_The data_.
______
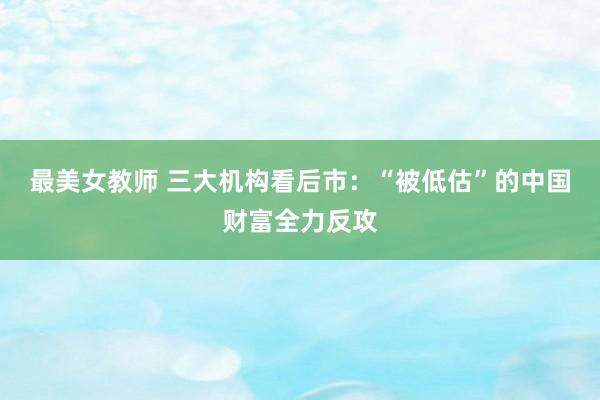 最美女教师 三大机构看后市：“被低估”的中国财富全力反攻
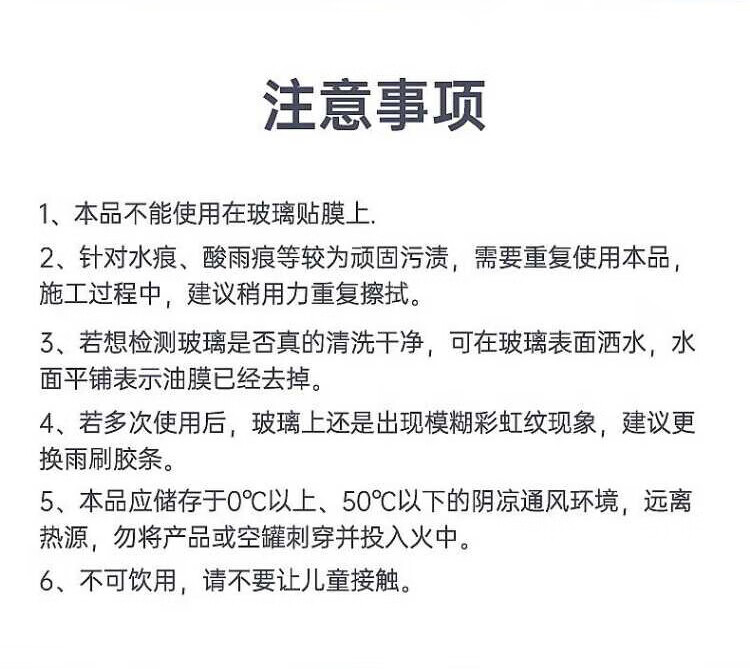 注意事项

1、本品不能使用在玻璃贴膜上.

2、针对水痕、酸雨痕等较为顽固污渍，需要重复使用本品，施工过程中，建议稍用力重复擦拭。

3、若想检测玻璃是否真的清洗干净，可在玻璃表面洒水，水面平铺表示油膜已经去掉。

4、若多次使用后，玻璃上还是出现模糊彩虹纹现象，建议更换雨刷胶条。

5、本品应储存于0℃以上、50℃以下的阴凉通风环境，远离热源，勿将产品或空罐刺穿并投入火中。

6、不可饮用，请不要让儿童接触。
______
_Problem_.
The material above must be reproduced line for line, with the images omitted.

_Response area_.
 最美女教师 三大机构看后市：“被低估”的中国财富全力反攻
 注意事项

1、本品不能使用在玻璃贴膜上.

2、针对水痕、酸雨痕等较为顽固污渍，需要重复使用本品，施工过程中，建议稍用力重复擦拭。

3、若想检测玻璃是否真的清洗干净，可在玻璃表面洒水，水面平铺表示油膜已经去掉。

4、若多次使用后，玻璃上还是出现模糊彩虹纹现象，建议更换雨刷胶条。

5、本品应储存于0℃以上、50℃以下的阴凉通风环境，远离热源，勿将产品或空罐刺穿并投入火中。

6、不可饮用，请不要让儿童接触。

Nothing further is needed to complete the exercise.